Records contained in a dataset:
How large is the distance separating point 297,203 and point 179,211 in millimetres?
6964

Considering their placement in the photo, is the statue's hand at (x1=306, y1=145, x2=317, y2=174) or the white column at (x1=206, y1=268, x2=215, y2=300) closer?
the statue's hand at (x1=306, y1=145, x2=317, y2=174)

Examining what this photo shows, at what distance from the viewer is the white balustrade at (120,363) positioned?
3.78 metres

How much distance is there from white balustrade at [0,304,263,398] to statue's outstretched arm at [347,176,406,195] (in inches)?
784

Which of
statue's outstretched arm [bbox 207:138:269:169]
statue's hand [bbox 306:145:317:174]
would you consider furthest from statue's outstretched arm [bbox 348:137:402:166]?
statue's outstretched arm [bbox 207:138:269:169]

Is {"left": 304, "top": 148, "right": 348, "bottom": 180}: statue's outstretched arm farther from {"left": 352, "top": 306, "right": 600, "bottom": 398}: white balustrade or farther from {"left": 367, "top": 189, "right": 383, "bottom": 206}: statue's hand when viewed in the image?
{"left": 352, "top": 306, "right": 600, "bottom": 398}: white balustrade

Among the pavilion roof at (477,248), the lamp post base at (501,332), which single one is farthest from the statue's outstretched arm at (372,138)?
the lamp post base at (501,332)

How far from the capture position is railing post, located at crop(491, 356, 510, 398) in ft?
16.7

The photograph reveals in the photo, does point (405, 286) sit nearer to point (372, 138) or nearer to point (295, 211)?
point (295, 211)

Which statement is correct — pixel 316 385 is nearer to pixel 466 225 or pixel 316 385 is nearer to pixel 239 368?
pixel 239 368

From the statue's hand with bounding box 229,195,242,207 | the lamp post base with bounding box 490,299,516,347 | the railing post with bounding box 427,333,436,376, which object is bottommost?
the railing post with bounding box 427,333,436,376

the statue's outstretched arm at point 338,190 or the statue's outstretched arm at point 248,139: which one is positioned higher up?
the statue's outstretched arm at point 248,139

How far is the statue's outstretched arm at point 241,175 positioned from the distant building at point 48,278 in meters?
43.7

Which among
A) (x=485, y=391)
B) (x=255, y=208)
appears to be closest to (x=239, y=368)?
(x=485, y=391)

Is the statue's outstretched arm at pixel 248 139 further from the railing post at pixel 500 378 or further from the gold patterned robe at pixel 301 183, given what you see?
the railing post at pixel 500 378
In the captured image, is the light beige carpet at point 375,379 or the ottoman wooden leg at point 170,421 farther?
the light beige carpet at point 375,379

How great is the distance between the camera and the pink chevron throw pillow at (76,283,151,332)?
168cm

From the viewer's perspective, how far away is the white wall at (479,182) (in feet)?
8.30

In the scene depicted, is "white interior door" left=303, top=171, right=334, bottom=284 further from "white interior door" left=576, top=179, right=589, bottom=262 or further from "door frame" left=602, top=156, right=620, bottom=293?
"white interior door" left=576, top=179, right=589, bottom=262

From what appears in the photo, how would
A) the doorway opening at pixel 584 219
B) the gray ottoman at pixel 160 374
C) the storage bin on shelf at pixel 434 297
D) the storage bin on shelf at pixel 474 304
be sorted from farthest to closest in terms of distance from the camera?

§ Your task
All of the records must be repeated exactly.

§ Result of the exercise
How large is the distance separating point 297,203 and point 179,211 in millimetres?
6964

Considering their placement in the photo, is the statue's hand at (x1=306, y1=145, x2=317, y2=174) or the white column at (x1=206, y1=268, x2=215, y2=300) closer?
the statue's hand at (x1=306, y1=145, x2=317, y2=174)

Examining what this photo shows, at what distance from the viewer is the white balustrade at (120,363) positioned?
3.78 metres

How much distance is there from white balustrade at [0,304,263,398] to statue's outstretched arm at [347,176,406,195] (in inches)?
784

Which of
statue's outstretched arm [bbox 207:138:269:169]
statue's hand [bbox 306:145:317:174]
would you consider furthest from statue's outstretched arm [bbox 348:137:402:166]?
statue's outstretched arm [bbox 207:138:269:169]

Is {"left": 304, "top": 148, "right": 348, "bottom": 180}: statue's outstretched arm farther from {"left": 352, "top": 306, "right": 600, "bottom": 398}: white balustrade or farther from {"left": 367, "top": 189, "right": 383, "bottom": 206}: statue's hand when viewed in the image?
{"left": 352, "top": 306, "right": 600, "bottom": 398}: white balustrade

Among the pavilion roof at (477,248), the lamp post base at (501,332), which single one is farthest from the statue's outstretched arm at (372,138)?
the lamp post base at (501,332)

How far from the capture position is railing post, located at crop(491, 356, 510, 398) in ft?
16.7

The photograph reveals in the photo, does point (405, 286) sit nearer to point (372, 138) or nearer to point (295, 211)?
point (295, 211)

Which statement is correct — pixel 316 385 is nearer to pixel 466 225 or pixel 316 385 is nearer to pixel 239 368?
pixel 239 368

From the statue's hand with bounding box 229,195,242,207 | the lamp post base with bounding box 490,299,516,347 | the railing post with bounding box 427,333,436,376, which object is bottommost?
the railing post with bounding box 427,333,436,376

the statue's outstretched arm at point 338,190 or the statue's outstretched arm at point 248,139: which one is positioned higher up?
the statue's outstretched arm at point 248,139

How far is the statue's outstretched arm at point 241,175 positioned from the distant building at point 48,278 in meters?
43.7

Which among
A) (x=485, y=391)
B) (x=255, y=208)
appears to be closest to (x=239, y=368)?
(x=485, y=391)

Is the statue's outstretched arm at pixel 248 139 further from the railing post at pixel 500 378 or further from the gold patterned robe at pixel 301 183, given what you see?
the railing post at pixel 500 378
In the captured image, is the light beige carpet at point 375,379 or the ottoman wooden leg at point 170,421 farther?
the light beige carpet at point 375,379

How great is the distance between the camera and the pink chevron throw pillow at (76,283,151,332)?
168cm

From the viewer's perspective, how far away is the white wall at (479,182) (in feet)?
8.30

In the scene depicted, is "white interior door" left=303, top=171, right=334, bottom=284 further from "white interior door" left=576, top=179, right=589, bottom=262 or further from "door frame" left=602, top=156, right=620, bottom=293?
"white interior door" left=576, top=179, right=589, bottom=262

From what appears in the photo, how would
A) the doorway opening at pixel 584 219
B) the gray ottoman at pixel 160 374
C) the storage bin on shelf at pixel 434 297
D) the storage bin on shelf at pixel 474 304
be sorted from farthest to closest in terms of distance from the camera?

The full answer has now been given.